The A. baumannii and A. pittii Strains Were Multidrug Resistant

The resistance profile was as follows: 97.73% (86/88) to a penicillin (piperacillin), 50% (44/88) to β-lactam combination agents (ampicillin-sulbactam), 35.23% (31/88) to β-lactam combination agents (piperacillin-tazobactam), 87.5% (77/88) to a third-generation cephem (ceftriaxone), 42.05% (37/88) to a fourth-generation cephem (cefepime), 38.64% (34/88) to a carbapenem (imipenem), 14.77% (13/88) to aminoglycosides (gentamicin), 40.91% (36/88) to fluoroquinolone (ciprofloxacin), 26.14% (23/88) to folate pathway antagonists (SXT), and 31.82% (28/88) to a glycylcycline (tigecycline; Figure 2). All strains were susceptible to colistin.

FIGURE 2
www.frontiersin.org

Figure 2. Resistance profiles of the A. baumannii, A. pittii, and A. nosocomialis strains. Percentages of strains resistant to at least one antibiotic in the following groups: penicillins (piperacillin), β-lactam agents/beta-lactamase inhibitors (ampicillin-sulbactam and piperacillin-tazobactam), third- and fourth-generation cephalosporins (cefepime and ceftriaxone), carbapenems (imipenem), aminoglycosides (gentamicin), fluoroquinolones (ciprofloxacin), folates (trimethoprim/sulfamethoxazole), glycylcyclines (tigecycline), and lipopeptides (colistin). PIP, piperacillin; TZP, piperacillin/tazobactam; SAM, ampicillin-sulbactam; FEP, cefepime; CRO, ceftriaxone; IMP, imipenem; GEN, gentamicin; CIP, ciprofloxacin; SXT, trimethoprim/sulfamethoxazole; TGC, tigecycline; and CL, colistin.

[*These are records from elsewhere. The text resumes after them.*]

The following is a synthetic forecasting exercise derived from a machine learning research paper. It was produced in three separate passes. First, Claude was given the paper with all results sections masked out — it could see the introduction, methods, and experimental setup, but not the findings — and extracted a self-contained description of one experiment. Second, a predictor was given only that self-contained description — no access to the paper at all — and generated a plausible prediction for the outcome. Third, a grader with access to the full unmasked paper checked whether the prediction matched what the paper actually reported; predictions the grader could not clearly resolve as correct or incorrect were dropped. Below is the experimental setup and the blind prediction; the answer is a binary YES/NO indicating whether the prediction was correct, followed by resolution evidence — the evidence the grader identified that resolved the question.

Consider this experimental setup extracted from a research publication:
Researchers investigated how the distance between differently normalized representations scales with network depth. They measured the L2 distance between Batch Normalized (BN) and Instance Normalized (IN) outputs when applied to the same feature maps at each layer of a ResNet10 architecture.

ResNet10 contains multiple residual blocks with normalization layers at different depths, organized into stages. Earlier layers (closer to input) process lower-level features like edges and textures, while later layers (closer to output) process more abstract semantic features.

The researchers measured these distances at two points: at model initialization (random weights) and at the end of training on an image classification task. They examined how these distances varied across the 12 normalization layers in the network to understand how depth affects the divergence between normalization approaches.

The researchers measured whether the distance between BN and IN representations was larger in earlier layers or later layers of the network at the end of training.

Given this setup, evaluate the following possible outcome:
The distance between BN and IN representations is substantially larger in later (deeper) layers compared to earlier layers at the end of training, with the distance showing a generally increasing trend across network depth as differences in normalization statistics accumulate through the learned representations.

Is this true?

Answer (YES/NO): NO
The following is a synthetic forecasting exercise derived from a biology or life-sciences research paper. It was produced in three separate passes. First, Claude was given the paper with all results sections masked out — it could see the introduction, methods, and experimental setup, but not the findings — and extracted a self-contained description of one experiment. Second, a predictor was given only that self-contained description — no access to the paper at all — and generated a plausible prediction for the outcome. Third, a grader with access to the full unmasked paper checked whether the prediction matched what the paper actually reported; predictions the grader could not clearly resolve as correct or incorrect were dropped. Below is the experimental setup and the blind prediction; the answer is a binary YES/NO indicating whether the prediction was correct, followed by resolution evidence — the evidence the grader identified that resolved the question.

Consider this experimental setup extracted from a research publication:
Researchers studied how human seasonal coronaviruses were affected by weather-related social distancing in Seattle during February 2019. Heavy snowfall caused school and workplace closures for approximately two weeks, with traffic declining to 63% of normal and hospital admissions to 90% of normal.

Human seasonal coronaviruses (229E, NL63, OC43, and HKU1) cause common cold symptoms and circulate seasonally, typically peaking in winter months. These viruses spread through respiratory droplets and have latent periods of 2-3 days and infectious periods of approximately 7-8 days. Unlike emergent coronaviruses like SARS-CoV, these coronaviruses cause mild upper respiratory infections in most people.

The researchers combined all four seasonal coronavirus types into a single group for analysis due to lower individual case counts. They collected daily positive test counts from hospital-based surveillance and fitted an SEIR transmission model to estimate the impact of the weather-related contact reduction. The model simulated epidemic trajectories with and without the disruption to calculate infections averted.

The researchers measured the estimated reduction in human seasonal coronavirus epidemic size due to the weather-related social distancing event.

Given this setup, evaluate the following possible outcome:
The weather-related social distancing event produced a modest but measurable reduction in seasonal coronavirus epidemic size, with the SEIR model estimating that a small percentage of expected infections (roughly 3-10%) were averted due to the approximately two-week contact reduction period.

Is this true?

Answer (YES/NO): YES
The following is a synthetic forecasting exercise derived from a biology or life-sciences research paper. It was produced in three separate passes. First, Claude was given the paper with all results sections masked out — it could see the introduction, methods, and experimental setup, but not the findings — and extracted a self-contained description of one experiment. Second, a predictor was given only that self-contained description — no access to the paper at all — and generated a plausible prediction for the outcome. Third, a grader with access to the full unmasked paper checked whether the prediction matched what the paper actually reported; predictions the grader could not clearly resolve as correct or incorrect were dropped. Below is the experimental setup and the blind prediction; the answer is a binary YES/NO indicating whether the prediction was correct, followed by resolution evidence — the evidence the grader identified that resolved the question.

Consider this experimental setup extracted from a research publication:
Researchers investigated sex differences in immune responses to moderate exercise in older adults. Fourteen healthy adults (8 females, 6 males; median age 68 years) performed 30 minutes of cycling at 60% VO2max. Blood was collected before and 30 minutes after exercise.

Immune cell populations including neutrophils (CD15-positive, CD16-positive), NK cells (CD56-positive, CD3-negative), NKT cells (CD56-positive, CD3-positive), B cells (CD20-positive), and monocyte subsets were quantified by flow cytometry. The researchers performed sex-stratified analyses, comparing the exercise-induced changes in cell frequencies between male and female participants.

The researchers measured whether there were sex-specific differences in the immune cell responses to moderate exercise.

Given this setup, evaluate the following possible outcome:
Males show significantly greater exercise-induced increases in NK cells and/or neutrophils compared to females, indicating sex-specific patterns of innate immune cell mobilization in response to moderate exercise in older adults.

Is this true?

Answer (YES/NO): NO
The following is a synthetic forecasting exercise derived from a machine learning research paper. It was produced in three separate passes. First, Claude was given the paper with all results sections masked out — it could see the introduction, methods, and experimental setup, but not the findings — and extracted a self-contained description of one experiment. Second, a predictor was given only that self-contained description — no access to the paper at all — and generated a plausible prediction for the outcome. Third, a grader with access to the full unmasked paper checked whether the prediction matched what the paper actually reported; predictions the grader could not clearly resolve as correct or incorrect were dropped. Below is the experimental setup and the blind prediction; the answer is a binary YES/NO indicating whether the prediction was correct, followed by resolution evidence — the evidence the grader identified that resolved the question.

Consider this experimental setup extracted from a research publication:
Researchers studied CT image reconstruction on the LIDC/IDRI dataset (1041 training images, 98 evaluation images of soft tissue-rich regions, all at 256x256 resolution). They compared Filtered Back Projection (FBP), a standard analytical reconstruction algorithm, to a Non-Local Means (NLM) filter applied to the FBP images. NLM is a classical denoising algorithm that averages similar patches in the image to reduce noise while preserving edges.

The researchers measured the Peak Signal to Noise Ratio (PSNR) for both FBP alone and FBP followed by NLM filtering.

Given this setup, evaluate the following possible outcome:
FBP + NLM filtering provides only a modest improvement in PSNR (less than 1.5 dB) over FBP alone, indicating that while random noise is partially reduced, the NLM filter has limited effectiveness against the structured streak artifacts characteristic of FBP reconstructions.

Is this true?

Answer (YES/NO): NO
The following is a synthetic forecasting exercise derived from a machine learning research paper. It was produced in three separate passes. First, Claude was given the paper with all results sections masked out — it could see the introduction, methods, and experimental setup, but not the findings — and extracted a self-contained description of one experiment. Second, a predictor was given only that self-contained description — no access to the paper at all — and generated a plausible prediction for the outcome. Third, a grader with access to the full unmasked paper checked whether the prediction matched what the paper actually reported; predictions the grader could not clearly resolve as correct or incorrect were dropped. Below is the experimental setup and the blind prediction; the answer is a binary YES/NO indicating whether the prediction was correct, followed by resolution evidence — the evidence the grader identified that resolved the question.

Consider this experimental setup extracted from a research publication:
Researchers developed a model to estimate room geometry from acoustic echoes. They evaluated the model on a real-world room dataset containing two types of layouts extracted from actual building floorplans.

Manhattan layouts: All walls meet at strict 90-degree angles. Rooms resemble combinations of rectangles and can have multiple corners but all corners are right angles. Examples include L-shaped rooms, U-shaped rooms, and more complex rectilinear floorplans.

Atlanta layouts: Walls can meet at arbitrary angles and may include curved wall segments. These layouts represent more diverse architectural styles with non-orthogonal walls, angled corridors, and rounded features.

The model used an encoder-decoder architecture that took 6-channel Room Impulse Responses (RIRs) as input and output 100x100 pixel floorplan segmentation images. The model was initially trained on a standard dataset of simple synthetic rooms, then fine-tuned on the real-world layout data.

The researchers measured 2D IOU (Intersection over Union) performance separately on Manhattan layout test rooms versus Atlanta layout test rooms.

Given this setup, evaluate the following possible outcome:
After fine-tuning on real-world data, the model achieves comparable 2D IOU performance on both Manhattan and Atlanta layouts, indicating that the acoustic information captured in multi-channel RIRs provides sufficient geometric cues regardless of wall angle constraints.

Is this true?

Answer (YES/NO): YES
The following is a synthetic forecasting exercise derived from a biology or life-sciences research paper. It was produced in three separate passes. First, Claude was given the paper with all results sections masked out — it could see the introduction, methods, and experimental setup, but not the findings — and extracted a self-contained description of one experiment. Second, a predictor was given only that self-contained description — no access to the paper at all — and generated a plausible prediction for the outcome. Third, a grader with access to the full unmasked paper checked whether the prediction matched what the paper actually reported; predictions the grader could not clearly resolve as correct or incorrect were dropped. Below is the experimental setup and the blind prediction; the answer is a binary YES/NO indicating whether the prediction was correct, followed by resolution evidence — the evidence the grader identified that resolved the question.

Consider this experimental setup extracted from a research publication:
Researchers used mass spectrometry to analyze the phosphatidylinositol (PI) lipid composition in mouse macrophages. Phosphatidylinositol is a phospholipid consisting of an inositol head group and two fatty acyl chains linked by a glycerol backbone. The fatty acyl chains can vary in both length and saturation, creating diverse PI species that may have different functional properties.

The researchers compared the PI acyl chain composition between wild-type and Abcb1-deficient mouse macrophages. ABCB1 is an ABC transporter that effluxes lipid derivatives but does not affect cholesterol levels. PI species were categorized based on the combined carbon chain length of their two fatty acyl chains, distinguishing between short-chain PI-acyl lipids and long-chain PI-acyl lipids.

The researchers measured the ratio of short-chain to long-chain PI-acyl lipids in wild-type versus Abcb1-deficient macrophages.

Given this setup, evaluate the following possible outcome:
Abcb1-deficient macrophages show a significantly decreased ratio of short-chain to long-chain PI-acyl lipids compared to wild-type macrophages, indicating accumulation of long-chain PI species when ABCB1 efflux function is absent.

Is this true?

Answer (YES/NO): YES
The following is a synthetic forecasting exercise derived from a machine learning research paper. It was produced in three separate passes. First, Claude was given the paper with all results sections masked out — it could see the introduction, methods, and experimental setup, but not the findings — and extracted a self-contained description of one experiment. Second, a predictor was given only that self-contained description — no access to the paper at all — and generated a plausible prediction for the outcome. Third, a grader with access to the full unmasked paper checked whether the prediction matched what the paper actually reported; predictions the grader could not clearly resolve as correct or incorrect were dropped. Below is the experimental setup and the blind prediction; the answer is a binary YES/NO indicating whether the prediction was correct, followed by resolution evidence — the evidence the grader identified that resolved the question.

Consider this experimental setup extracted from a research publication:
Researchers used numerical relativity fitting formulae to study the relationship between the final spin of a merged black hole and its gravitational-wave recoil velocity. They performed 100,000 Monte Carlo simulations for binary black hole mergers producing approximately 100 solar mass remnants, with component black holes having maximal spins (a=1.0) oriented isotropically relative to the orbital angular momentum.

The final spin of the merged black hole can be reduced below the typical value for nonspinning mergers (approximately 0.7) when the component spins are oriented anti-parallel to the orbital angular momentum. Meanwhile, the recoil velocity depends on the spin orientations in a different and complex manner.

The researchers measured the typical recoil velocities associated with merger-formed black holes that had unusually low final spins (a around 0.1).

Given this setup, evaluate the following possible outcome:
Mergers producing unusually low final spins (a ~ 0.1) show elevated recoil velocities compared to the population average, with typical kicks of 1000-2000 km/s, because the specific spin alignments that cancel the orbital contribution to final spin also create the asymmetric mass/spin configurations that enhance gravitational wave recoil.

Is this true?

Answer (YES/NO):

Additionally, 44.32% (39/88) of the strains showed a MDR resistance profile. The MDR profile distribution according to species was as follows: 94.87% (37/39) for A. baumannii and 5.13% (2/39) for A. pittii strains (Figure 3; Supplementary Table 1). Interestingly, the number of resistant strains for imipenem and tigecycline increased (p < 0.05) during 2017 (Supplementary Table 2). This is in contrast to folate pathway antagonists, for decreases in the number of resistant strains were observed (p < 0.05). On the other hand, 11.36% (10/88) of strains showed an XDR profile. Interestingly, all strains with this profile were identified as A. baumannii (Figure 3; Supplementary Table 1).

FIGURE 3
www.frontiersin.org

Figure 3. Dendrogram profile of the A. baumannii, A. pittii, and A. nosocomialis complex strains. Dendrogram profile displaying the genetic relatedness among the 88 strains based on the pulsed-field gel electrophoresis (PFGE) pattern. The red line represents the strains with the same pulsotype. The species other than A. baumannii are shown with circles in gray (A. pittii) and black (A. nosocomialis). Internal data represent strain with the origin of isolation, followed by the patient and the ward of origin for each strain. The asterisk symbol shows the strains associated with HAIs (bacteremia and pneumonia). The first band represents the year of isolation, and the second represents the profile of resistance: Resistant (R), multidrug-resistant (MDR), and extensively drug-resistant (XDR). The strains with a R profile showed resistance to PIP, SAM, or TZP. The detection of blaoxa genes is represented by clear blue clear squares and the amplification of the CRISPR-Cas system with dark blue squares. The number of plasmids associated with each strain is shown in the third band. The type sequences (ST) for each strain were added. The color codes for each analyzed characteristic are shown in the legends below the figure. The visualization was performed with the iTol program (Letunic and Bork, 2007).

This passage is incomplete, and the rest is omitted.